After executing your notebook with a parameter set you should add it to 1nb:

1nb addnb --nb notebook.ipynb
Cmd

This operation will identify the parameters in the notebook and save it for later upload. This operation needs to be done every time you have a notebook ready with a unique parameter set.

In case this notebook is not the one that was originally executed (e.g. it was renamed or moved after execution) then please add the original one with --original. In that case --nb should be the notebook that was saved after execute:

1nb addnb --nb notebook.ipynb --original original.notebook.ipynb
Cmd

Push #

Before your work can be uploaded, it first needs to be commited and tagged to git:

git commit
git tag reportsv1

1nb push
Cmd

On performing 1nb push all the data exports and notebooks are going to be uploaded to the cloud. If this is the first push, use 1nb push --create instead. After this you should be able to view this repository in 1nb.ai

Worker #

To use interact nb (with self hosted / keep data locally) or run nb (rerun notebooks) you will need to create a worker process. Install the python client and perform:

1nb worker --repo repository
Cmd

If you are using interact nb + keep data locally, you will also need to provide the file path to the data:

1nb worker --repo repository --use-data path
Cmd

If the repository does not already exist, use --create-repo after the repository name: --repo <repository> --create-repo.

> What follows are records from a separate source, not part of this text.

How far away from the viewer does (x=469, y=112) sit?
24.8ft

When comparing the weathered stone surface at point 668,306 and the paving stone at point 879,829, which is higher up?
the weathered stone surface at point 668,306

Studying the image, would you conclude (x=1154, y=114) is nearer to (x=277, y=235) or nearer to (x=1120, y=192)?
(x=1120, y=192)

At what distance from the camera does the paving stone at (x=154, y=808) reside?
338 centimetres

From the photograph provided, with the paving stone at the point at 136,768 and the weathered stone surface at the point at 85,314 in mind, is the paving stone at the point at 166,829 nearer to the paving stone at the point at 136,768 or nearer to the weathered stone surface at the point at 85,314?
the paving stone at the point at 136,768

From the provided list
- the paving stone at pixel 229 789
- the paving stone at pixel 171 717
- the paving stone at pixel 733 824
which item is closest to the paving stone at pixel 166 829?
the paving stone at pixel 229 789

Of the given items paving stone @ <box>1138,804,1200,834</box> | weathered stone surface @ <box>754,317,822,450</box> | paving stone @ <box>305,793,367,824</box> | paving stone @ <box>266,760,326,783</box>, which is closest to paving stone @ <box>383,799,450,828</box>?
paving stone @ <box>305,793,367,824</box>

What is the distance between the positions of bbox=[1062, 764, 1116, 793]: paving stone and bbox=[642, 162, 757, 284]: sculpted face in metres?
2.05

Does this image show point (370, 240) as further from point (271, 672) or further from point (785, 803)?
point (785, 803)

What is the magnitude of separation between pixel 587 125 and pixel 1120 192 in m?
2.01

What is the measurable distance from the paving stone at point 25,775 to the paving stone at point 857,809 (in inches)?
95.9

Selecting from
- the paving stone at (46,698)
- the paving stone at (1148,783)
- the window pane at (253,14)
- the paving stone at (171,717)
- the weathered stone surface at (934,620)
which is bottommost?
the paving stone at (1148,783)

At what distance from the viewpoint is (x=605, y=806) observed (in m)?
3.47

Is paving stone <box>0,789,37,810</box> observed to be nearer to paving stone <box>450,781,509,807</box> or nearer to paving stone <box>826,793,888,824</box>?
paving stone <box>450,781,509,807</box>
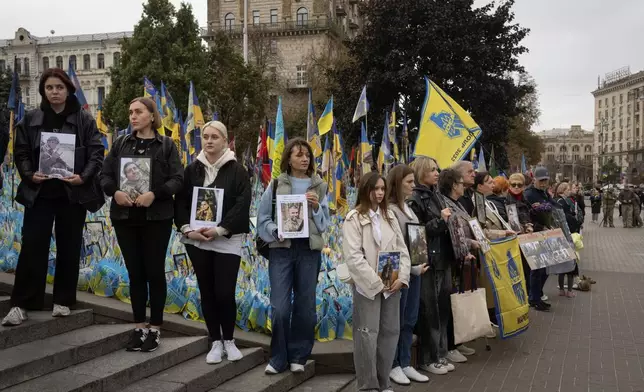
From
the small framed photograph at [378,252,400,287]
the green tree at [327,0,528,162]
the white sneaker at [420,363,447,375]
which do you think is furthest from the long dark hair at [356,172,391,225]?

This feature is currently not supported in Windows.

Reuse data #

Data can be loaded with syntax similar to exporting, but with the tag/commit info to identify the revision version of the code that exported it. It then needs to be read as usual in python, but using .reader() wherever a file handle is expected :

from OneNB.i.repository.tag import MyData

# example: read csv
import pandas as pd
my_data = pd.read_csv(MyData.reader())

# example: read pickle
import pickle
my_data = pickle.load(MyData.reader())

# parameterized data
p = {"year": 2023, "foo": "bar"}
from OneNB.i.repository.tag._p import Report
Python

Exporting data from such a script/notebook will produce a dependency on the exports MyData and Report. Viewing the export in the web UI will list these dependancies.

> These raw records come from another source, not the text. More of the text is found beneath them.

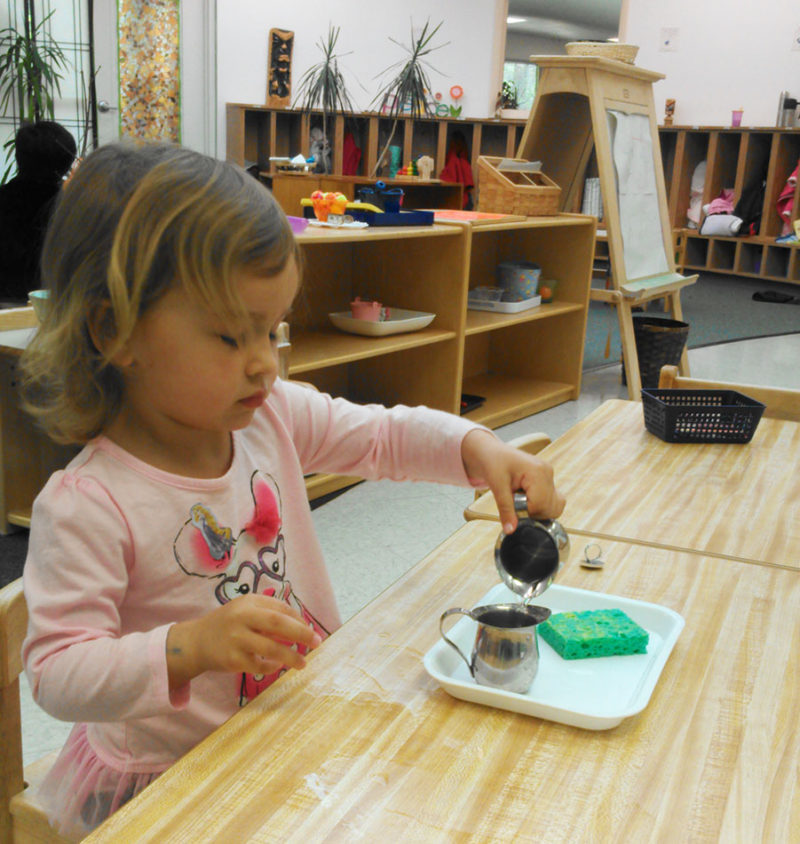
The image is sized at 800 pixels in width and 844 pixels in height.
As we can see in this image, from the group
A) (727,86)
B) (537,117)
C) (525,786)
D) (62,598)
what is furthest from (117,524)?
(727,86)

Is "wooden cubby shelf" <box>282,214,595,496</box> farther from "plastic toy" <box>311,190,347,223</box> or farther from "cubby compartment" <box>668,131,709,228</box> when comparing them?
"cubby compartment" <box>668,131,709,228</box>

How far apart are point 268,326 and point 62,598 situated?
0.30 m

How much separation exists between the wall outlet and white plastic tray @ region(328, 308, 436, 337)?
22.5 feet

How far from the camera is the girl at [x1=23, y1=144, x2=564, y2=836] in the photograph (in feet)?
2.49

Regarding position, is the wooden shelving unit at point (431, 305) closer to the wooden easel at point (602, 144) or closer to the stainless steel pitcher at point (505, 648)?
the wooden easel at point (602, 144)

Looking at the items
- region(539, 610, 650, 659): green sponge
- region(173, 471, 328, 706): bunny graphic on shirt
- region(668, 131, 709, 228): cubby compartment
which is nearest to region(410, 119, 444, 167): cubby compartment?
region(668, 131, 709, 228): cubby compartment

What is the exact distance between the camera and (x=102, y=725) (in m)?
0.93

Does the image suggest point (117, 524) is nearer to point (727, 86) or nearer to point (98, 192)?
point (98, 192)

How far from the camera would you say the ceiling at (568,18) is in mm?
9945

Also, if this is a notebook and the dependant exports are also generated by notebooks, 1nb will automatically create a pipeline such that the dependant notebooks are rerun (if required) before reunning this notebook.

In case the repository name has special characters so that python throws SyntaxError, replace those characters with an underscore (_).

How it works #

When you execute a jupyter notebook that imports/exports data from/to 1NB/1NB:
- It identifies the path of the executing notebook
- Fetches the data from 1NB if data is being imported from a saved tag
  - For local data storage only data path is fetched
- When data is being exported, it stores the binary data into an internal file
  - For local storage only the path to this internal file is uploaded to 1nb
- Stores the import/export metadata to .1nb/exports.json
  - If notebook parameters are used, then it also associates the data with the current parameter dictionary
After executing and saving the notebook, use 1nb addnb
- It saves a copy of the notebook to .1nb/
- Allows you to re-execute the notebook while only changing the parameters cell.
- On re-executing and repeating addnb, it will record all the executions with unique parameter sets.
On finalizing your work
- Save your work to git: git commit, git tag, git push
- Tagging the commit allows 1nb to associate the exported data with this version tag
- It identifies the current git branch and parent git branches:
  - If a parent branch has a notebook with the same name, then the current notebook is recorded as a revision of the parent
- It only uses the local branch name, not the remote
- Push the notebooks and data (metadata) to 1nb push
On Push
- Notebooks that export data are always uploaded to 1NB
- Exported data is uploaded according to data storage
- Local python modules (.py) are not uploaded by default to 1NB. Follow package local code so notebooks that depend on it will not fail on rerun/interact.
Worker
- You start a worker with 1nb worker
- It listens for active task from 1NB
- It creates a virtualenv (or reuses existing ones)
- Executes the incoming code and sends back the results
- When the notebook is finalized, it will itself save and push the notebook back to 1NB

API #

Data Exports#

class Exported(ModuleType, SaveableValue)
Python

Export data to 1nb. You can write to this like a file (only writing is supported) using the file open syntax:

from OneNB.exports import exp

with exp.open(mode="wt", suffix=".txt") as f:
    f.write("Hello world")
Python

Other writers: text_writer, writer, write_csv, write_as_json and write_stream

open#

@contextmanager
def open(*, suffix: str, mode: str = "wt", encoding: str = "utf-8")
Python

Writer similar to file open:

with _object_.open(suffix=".txt") as f:
    f.write("Hello world")
Python

Arguments:

mode - 't' for text data, 'b' for binary data;
suffix - file name suffix to signify the file type;
encoding - byte encoding format if text data, default utf-8

text_writer#

def text_writer(file_ext: str)
Python

A file like writer for text data. Shorthand for .open

writer#

def writer(file_ext: str)
Python

A file like writer for binary data. Shorthand for .open

write_csv#

def write_csv(data: list[list[str]])
Python

Write object (list[list[str]]) as csv with excel dialect

write_as_json#

def write_as_json(data, cls: Type[json.JSONEncoder] | None = None)
Python

Write object as json, cls is same as in json.dump

write_stream#

def write_stream(stream: io.BytesIO | io.StringIO, file_ext: str,
                 encoding: str)
Python

Write data directly from a IO buffer

save_value#

def save_value(data: any, _special: any = None)
Python

Save value directly outside of data storage. Can save upto 100 bytes and supports only native python types.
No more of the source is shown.